** EXCERPTED TEXT follows **

The Impact of Brexit on Human Rights Law in the UK

Steve Peers

*Adapted from comments made at the launch of Conor Gearty’s book On Fantasy Island: Britain, Europe and Human Rights

The future of human rights law in a post-Brexit UK starts with the fate of the Human Rights Act, the subject of Professor Gearty’s new book. On Fantasy Island provides a detailed analysis of the Act within its social, political, and historical context. It emphasizes both the legal intricacies and the human impact of human rights cases.

The book debunks the idea that common law provided adequate human rights protections before the Human Rights Act (HRA). Professor Gearty acknowledges historical examples like the Salvation Army’s right to protest poverty. However, he also highlights instances where individuals were denied basic rights, faced unjust convictions, or were at risk of wrongful execution under the then-existing system.

Furthermore, the book addresses misconceptions about the HRA, such as the notion that it grants judges excessive power over elected officials. Professor Gearty clarifies that courts in the UK, including the European Court of Human Rights, are unable to overturn Acts of Parliament based on human rights grounds.

The UK human rights system reflects a balance between parliamentary sovereignty and human rights protection, similar to systems in Canada and New Zealand. Given the UK’s historical legal traditions and its role in drafting the European Convention on Human Rights (ECHR), its human rights framework should be familiar and uncontroversial. However, public perception does not always reflect this connection to British legal heritage.

The Brexit context

Brexit’s impact on human rights has both legal and political dimensions. The EU Charter of Rights currently protects human rights in areas like data protection, discrimination, and asylum law, when an issue is linked to EU law. Notably, UK courts can use the Charter to set aside conflicting Acts of Parliament.

** End of EXCERPTED TEXT **
** EXERCISE DATA follows **

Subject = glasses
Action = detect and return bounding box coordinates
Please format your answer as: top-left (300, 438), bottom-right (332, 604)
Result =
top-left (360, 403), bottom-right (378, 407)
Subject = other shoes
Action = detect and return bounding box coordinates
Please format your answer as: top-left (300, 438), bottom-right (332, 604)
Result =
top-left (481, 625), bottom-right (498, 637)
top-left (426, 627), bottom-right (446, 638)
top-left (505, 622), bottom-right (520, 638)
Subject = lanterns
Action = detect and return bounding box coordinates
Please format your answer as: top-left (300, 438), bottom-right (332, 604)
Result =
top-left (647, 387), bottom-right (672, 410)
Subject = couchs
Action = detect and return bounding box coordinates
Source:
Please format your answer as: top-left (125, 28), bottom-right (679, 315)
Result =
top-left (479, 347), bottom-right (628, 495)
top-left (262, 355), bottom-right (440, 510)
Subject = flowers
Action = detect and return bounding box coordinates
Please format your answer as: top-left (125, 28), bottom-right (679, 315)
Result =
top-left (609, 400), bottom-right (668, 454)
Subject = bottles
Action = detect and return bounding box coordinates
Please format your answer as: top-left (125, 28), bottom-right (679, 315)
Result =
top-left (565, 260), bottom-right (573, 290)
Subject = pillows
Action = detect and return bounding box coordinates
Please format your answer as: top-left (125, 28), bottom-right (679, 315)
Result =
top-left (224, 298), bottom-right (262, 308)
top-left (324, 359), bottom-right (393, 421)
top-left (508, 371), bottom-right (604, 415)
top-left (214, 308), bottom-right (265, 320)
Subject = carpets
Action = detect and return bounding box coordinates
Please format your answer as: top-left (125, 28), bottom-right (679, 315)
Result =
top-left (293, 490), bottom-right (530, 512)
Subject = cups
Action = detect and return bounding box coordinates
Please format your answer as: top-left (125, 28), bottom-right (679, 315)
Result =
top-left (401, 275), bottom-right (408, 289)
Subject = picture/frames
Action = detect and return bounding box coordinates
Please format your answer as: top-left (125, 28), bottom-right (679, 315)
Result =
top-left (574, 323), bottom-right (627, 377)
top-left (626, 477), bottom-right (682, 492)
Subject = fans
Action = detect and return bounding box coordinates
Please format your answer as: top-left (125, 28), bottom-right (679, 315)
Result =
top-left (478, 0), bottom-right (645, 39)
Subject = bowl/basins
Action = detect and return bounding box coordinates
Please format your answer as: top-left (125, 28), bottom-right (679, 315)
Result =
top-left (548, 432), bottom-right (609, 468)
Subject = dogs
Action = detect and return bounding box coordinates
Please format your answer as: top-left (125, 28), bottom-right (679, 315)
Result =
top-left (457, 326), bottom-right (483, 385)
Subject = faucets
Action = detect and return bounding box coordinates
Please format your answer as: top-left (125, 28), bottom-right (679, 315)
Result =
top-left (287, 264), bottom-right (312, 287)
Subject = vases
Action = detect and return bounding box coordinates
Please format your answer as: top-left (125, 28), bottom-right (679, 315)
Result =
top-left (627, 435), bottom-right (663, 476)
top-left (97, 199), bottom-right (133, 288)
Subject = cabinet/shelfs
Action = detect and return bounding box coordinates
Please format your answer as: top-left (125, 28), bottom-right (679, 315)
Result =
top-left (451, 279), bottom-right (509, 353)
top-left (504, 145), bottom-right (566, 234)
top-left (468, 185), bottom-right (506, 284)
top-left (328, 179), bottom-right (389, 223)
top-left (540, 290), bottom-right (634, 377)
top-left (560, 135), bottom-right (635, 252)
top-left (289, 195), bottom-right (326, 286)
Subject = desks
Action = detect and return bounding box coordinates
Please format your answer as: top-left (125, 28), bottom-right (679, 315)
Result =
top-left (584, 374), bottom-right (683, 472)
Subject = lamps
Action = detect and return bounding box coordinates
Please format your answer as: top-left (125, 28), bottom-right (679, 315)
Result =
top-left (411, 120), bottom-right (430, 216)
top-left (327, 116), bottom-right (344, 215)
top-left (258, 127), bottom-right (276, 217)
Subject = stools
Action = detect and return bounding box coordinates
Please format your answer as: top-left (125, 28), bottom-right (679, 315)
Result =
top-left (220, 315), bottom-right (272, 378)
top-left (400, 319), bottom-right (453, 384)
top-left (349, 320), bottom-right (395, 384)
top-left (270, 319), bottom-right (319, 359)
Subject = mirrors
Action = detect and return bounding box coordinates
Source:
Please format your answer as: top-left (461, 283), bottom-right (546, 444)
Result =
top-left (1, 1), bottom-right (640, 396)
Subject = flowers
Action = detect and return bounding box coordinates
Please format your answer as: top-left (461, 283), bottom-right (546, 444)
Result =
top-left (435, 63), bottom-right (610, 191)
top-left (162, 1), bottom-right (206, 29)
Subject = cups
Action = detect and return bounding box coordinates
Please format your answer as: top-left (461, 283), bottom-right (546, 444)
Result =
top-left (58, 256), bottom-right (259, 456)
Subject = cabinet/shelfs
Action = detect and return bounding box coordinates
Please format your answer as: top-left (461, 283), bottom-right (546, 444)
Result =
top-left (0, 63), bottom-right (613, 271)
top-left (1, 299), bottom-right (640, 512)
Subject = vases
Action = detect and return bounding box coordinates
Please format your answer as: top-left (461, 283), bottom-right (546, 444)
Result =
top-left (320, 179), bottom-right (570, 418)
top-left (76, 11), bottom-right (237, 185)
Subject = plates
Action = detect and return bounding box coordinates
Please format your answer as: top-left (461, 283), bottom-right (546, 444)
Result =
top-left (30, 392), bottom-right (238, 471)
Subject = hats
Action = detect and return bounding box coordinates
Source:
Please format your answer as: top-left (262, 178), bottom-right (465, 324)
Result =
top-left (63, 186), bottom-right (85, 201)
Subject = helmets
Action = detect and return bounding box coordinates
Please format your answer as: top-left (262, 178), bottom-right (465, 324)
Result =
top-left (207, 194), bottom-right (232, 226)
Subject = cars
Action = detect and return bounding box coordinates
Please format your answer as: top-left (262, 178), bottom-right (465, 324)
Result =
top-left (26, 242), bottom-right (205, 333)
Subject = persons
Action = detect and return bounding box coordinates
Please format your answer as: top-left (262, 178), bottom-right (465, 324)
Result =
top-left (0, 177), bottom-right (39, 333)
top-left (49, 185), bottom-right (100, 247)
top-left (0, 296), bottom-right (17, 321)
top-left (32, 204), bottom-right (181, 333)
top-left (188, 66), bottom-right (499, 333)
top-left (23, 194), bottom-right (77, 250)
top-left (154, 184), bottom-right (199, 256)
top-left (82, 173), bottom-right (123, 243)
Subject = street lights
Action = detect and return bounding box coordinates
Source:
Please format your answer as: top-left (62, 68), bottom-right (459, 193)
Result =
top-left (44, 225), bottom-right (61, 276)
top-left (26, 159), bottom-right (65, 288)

** End of EXERCISE DATA **

◆ **PROBLEMS TO WORK ON**:
[a] Copy word for word the part of the piece on Brexit and human rights law between "The UK human" and "British legal heritage.", inclusive.
[b] In the piece on Brexit and human rights law, which two countries are said to have systems similar to the UK's balance between parliamentary sovereignty and human rights protection?
[c] Extend the piece on Brexit and human rights law from the point where it stops.
The listing was taken from a separate source.

◆ **RESPONSES BY TASK**:
[a]
The UK human rights system reflects a balance between parliamentary sovereignty and human rights protection, similar to systems in Canada and New Zealand. Given the UK’s historical legal traditions and its role in drafting the European Convention on Human Rights (ECHR), its human rights framework should be familiar and uncontroversial. However, public perception does not always reflect this connection to British legal heritage.

[b] Canada and New Zealand

[c]
Post-Brexit, the ‘Great Repeal Act’ will incorporate EU law into UK law. However, questions remain about the continued applicability of EU Court of Justice case law, the status of the Charter of Rights, and the ease with which the UK government can amend or repeal these incorporated laws.

While the HRA debate is distinct from the Brexit referendum, it will unfold in a post-Brexit Britain grappling with its new global role. This context might lead those critical of EU influence to target the HRA next.

Professor Gearty suggests a new British Bill of Rights as a potential solution. However, given the current political climate, this seems improbable, especially considering leaked government proposals that aimed to weaken remedies and prioritize the interests of tabloid newspapers.

The current political discourse lacks depth, with both sides entrenched in their positions. This climate of political division, violence, and disregard for the rule of law does not bode well for constructive dialogue on human rights.

Towards a new defense of the Human Rights Act

Retaining the HRA requires a robust defense. While legal professionals must engage with the technicalities of the law, focusing solely on defensive arguments like the HRA’s inability to overrule Parliament is insufficient.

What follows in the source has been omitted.